Wearing a pinstripe suit rather than jersey No. 13, Marino rejoined the Dolphins on Monday to resume his quest for a Super Bowl ring. The hope is that he can achieve as an inexperienced executive what he was unable to accomplish in 17 seasons at quarterback.

"It has been a dream of mine to get back into football," Marino said. "I love everything about this place. To me I'm back home again."

Since retiring, Marino said, he often talked with Dolphins owner Wayne Huizenga about returning to the organization. But his interest was a well-kept secret during the past 10 days while Huizenga and team president Eddie Jones interviewed seven candidates for the new position of general manager.

One of them, Rick Spielman, was promoted to that job Monday. Spielman was the Dolphins' personnel boss under coach Dave Wannstedt since 2000.

A second new position was created for Marino.

"We just felt we needed another football person in our operation," Jones said. "We were fortunate enough to come up with Dan Marino."

His return to the Dolphins was a stunner in part because the deal came together so quickly.

"I didn't know how to react," Miami defensive tackle Larry Chester said. "I was like, 'Dan Marino? He's a player. Wow!' ... Having him here is a major plus. Dan Marino is Miami. With him pulling the reins, I see nothing but good things. I just wish he was coming back to play."

Marino will report directly to Jones. Spielman and Wannstedt will report to Marino. Spielman will have final say regarding player personnel, including draft decisions.

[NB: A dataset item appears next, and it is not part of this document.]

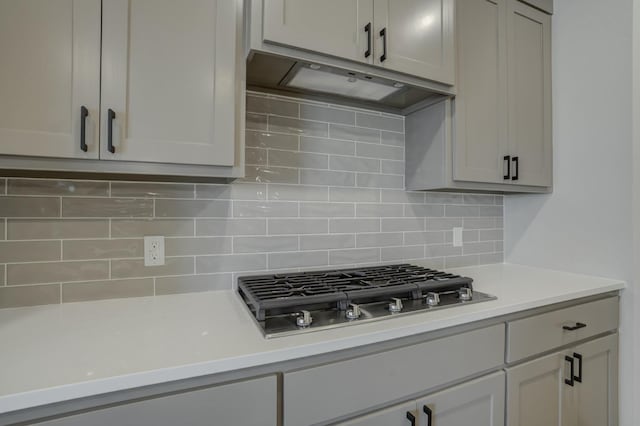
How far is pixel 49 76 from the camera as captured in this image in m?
0.96

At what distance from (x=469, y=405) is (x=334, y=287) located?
24.5 inches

Still, the ultimate boss remains Huizenga. When asked about the chain of command, Marino, Spielman and Jones each looked over their shoulders at the Dolphins' owner while answering.

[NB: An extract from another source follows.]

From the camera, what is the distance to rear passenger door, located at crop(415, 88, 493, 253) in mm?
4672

"It's a team game on the field, and a team game in the office as well," Huizenga said. "We need two good teams to win. The name of the game for us is to win. Nothing else really matters."

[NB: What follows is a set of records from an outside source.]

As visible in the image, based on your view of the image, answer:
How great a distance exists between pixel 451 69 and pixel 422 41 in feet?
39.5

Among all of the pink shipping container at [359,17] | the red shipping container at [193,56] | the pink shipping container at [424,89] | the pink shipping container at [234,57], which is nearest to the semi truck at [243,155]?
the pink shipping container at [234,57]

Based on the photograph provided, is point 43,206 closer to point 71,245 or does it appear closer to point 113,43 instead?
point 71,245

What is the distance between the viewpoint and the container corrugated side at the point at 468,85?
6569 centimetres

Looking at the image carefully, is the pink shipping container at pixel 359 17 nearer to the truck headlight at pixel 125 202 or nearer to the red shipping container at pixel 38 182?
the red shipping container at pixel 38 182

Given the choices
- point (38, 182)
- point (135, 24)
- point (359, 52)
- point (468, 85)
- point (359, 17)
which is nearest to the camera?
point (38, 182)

The Dolphins still hope to hire retired Green Bay general manager Ron Wolf as a part-time consultant.

The organizational reshuffling comes after Huizenga stripped Wannstedt of control over personnel decisions two weeks ago. The Dolphins went 10-6 in 2003 to miss the playoffs in consecutive seasons for the first time since 1988-89.

Marino has been working as a network TV analyst. Huizenga bristled when asked about the perception that the former quarterback might be a figurehead.

"Here's a guy who's on CBS and HBO and making four jillion dollars a year to work there," Huizenga said. "He's not going to quit a job like that to come here for somebody to say it's just a figurehead job. This is serious business here."

Marino played for the Dolphins from 1983 to 1999 and took them to the 1985 Super Bowl, where they lost to San Francisco. He holds league records with 61,361 yards passing and 420 touchdown passes.

"It's great for the franchise for him to return - the most popular player we ever had," former teammate Jimmy Cefalo said. "Dan knows how to fire up a huddle, and I think he'll fire up the franchise. The fat will be cut away."

"Dan will do a great job," former coach Don Shula agreed. "He has proven that he is a true leader."

The hiring will test Marino's relationship with Wannstedt, which has been strained in the past. Marino retired reluctantly two months after Wannstedt became Miami's coach in January 2000.

"There are no hard feelings at all," Marino said. "I know people said I was pushed out, but that's not true."

The hiring of Marino is the latest surprising twist in the Dolphins' offseason. Huizenga resolved the embattled Wannstedt's status two weeks ago by giving him a two-year contract extension but also a demotion, relieving him of responsibility for player moves.

The Dolphins have won just one playoff game in the four years since Marino retired, in part because of lackluster results in the draft.

Marino's mission will be to help change that. He also faces a decision about the future of his successor at quarterback, Jay Fiedler, who has been unpopular with fans while directing a sputtering offense.

Fiedler is due a $2 million option in April and a projected base salary of $3.7 million for 2004 if he returns.

Marino declined to discuss Miami's personnel Monday, and he acknowledged there will be a learning curve as he settles into his new career. But he said he had no reservations about taking the job.

"Am I ready for this?" he said. "I feel I am."